Karen Livescu
[intermediate/advanced] Speech Processing: Automatic Speech Recognition and beyond
Summary
Spoken language interfaces such as smart speakers and voice dictation systems have become commonplace. This course will give a tour of the several decades of progress that have made this possible, starting from the core task of automatic speech recognition but also including additional tasks involved in enabling computers to use speech in all of the ways that humans do. The course will describe in detail some of the most successful approaches, including both established methods and more recent advances such as deep representation learning.
Syllabus
- Historical overview of automatic speech recognition (ASR): signal processing, hidden Markov models, and deep learning
- Deep dive: Models and learning for ASR
- Beyond ASR: Speech retrieval, synthesis, translation, spoken language understanding, and more
- Recent advances: Representation learning for speech
References
- D. Jurafsky and J. H. Martin, Speech and Language Processing, 3rd edition, Dec. 30 2020 draft, Chapter 26, https://web.stanford.edu/~jurafsky/slp3/ed3book_dec302020.pdf.

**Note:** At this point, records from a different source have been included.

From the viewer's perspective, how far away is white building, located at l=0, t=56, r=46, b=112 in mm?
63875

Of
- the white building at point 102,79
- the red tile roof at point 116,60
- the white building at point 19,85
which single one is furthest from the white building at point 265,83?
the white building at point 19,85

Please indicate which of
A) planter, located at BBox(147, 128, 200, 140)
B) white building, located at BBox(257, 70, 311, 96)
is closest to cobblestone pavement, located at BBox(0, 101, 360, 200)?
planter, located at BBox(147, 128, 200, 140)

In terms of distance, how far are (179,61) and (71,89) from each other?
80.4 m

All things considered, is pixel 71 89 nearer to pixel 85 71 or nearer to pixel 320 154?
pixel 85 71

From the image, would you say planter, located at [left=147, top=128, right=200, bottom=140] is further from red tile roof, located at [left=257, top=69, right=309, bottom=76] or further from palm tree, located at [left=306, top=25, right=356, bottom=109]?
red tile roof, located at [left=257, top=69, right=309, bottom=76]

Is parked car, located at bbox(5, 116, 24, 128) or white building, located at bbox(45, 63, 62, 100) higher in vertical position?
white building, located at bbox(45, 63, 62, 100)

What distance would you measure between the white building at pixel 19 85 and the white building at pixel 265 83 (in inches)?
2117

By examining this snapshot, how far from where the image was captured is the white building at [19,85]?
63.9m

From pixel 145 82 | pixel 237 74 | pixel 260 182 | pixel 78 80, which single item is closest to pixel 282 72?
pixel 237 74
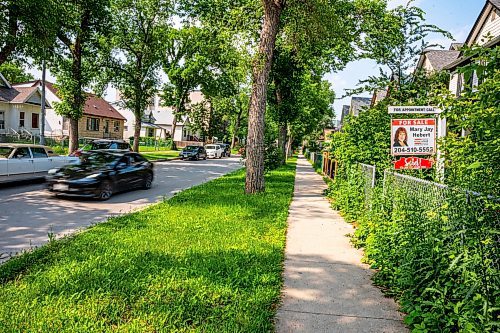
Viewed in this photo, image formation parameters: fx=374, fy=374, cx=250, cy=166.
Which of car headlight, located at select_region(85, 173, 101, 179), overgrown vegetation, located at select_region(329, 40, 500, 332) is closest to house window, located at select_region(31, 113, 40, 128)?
car headlight, located at select_region(85, 173, 101, 179)

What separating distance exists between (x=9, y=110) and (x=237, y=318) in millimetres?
42534

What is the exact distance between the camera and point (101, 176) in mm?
10867

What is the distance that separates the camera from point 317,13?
13.2m

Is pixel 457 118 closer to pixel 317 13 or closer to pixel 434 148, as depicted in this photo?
pixel 434 148

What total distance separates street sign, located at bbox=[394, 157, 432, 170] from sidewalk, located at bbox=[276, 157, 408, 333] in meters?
1.66

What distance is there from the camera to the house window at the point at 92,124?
48397mm

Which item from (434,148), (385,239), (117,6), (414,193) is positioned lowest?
(385,239)

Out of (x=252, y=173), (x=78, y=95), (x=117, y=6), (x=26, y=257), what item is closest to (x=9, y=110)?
(x=117, y=6)

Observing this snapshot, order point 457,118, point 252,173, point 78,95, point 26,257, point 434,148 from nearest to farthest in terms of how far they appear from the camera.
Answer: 1. point 457,118
2. point 26,257
3. point 434,148
4. point 252,173
5. point 78,95

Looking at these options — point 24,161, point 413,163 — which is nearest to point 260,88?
point 413,163

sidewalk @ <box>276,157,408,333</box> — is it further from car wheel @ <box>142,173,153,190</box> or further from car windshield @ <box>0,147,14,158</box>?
car windshield @ <box>0,147,14,158</box>

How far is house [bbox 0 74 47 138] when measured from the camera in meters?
37.2

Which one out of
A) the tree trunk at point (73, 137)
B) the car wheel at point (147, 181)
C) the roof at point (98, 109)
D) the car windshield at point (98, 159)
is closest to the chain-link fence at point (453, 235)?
the car windshield at point (98, 159)

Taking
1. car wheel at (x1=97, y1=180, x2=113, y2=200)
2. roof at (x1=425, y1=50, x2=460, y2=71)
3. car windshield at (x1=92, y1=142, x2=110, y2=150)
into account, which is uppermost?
roof at (x1=425, y1=50, x2=460, y2=71)
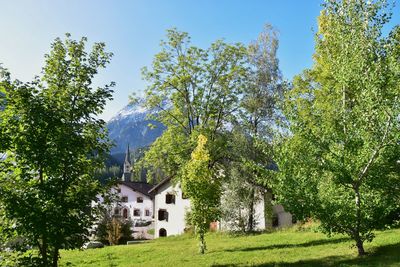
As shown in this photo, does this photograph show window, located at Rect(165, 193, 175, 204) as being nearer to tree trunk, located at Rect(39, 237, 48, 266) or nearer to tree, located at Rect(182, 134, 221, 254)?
tree, located at Rect(182, 134, 221, 254)

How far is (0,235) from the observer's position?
1068 centimetres

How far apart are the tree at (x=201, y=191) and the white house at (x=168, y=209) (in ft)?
98.9

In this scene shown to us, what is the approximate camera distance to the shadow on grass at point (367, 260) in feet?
49.6

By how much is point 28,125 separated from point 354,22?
15739mm

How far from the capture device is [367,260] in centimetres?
1580

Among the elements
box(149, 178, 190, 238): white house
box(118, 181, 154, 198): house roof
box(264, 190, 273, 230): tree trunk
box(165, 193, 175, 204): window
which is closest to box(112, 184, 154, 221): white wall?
box(118, 181, 154, 198): house roof

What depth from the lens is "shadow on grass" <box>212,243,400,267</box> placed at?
1512cm

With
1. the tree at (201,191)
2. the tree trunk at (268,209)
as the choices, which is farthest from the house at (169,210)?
the tree at (201,191)

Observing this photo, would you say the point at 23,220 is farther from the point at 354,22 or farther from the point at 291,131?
the point at 354,22

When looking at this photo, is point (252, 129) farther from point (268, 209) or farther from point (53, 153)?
point (53, 153)

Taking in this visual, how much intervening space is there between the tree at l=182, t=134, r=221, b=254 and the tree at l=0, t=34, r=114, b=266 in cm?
1105

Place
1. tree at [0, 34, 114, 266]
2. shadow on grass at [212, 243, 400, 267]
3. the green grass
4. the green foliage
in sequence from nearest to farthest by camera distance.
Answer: tree at [0, 34, 114, 266] < shadow on grass at [212, 243, 400, 267] < the green grass < the green foliage

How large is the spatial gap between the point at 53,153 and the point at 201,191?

- H. Bourlard and N. Morgan, Connectionist Speech Recognition – A Hybrid Approach, Kluwer Academic Publishers, 1994.
- G. Hinton et al., “Deep neural networks for acoustic modeling in speech recognition,” IEEE Signal Processing Magazine, November 2012.

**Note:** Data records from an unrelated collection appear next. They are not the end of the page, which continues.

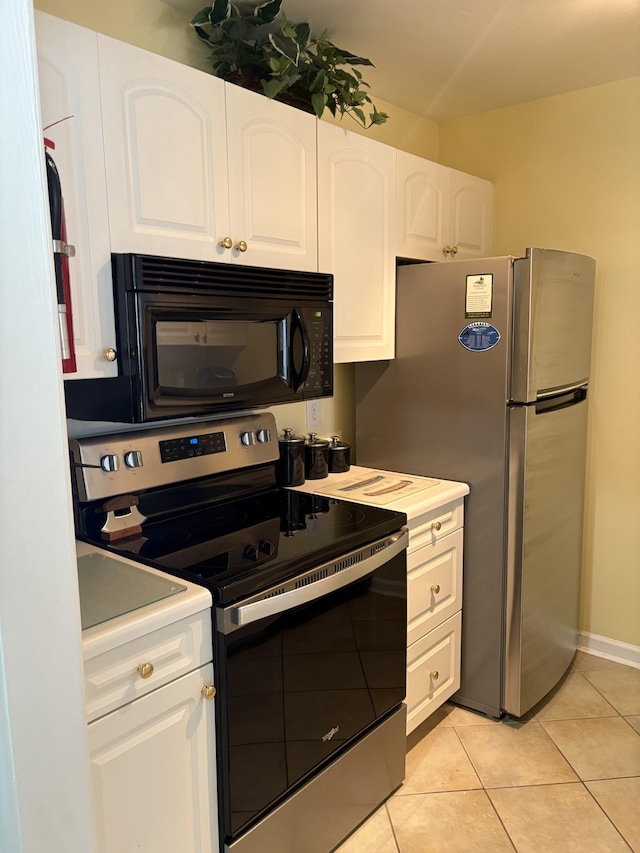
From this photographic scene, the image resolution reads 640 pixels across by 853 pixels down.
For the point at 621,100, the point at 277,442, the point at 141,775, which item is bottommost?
the point at 141,775

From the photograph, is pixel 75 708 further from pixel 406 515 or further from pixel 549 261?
pixel 549 261

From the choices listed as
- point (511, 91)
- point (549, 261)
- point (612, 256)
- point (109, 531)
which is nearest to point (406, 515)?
point (109, 531)

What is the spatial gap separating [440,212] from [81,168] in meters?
1.56

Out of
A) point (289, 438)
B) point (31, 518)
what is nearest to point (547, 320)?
point (289, 438)

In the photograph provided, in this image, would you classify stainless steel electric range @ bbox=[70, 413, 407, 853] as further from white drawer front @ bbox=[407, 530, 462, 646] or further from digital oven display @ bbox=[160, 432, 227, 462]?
white drawer front @ bbox=[407, 530, 462, 646]

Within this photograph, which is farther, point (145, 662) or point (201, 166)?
point (201, 166)

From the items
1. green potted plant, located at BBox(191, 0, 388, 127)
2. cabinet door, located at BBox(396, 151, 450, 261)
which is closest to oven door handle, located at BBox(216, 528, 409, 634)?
cabinet door, located at BBox(396, 151, 450, 261)

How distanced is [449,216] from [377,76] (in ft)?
2.00

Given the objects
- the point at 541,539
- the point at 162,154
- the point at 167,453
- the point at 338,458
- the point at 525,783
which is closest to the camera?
the point at 162,154

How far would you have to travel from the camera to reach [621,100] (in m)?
2.63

- W. Chan et al., “Listen, attend, and spell,” arXiv:1508.01211.
- A. Hannun, “Sequence modeling with CTC,” https://distill.pub/2017/ctc/.
- A. Baevski et al., “wav2vec 2.0: A Framework for Self-Supervised Learning of Speech Representations,” NeurIPS 2020.
Pre-requisites
Familiarity with linear algebra, probability, and basic machine learning.
Short bio
Karen Livescu is an Associate Professor at TTI-Chicago. She completed her PhD in electrical engineering and computer science at MIT. Her main research interests are in speech and language processing, as well as related problems in machine learning. Her recent work includes unsupervised and multi-view representation learning, acoustic word embeddings, visually grounded speech and language models, and automatic sign language recognition. She is a 2021 IEEE SPS Distinguished Lecturer and an ISCA Fellow. Other recent professional activities include serving as a program chair of ICLR 2019 and ASRU 2015/2017/2019, and as an Associate Editor for IEEE T-PAMI and IEEE OJ-SP.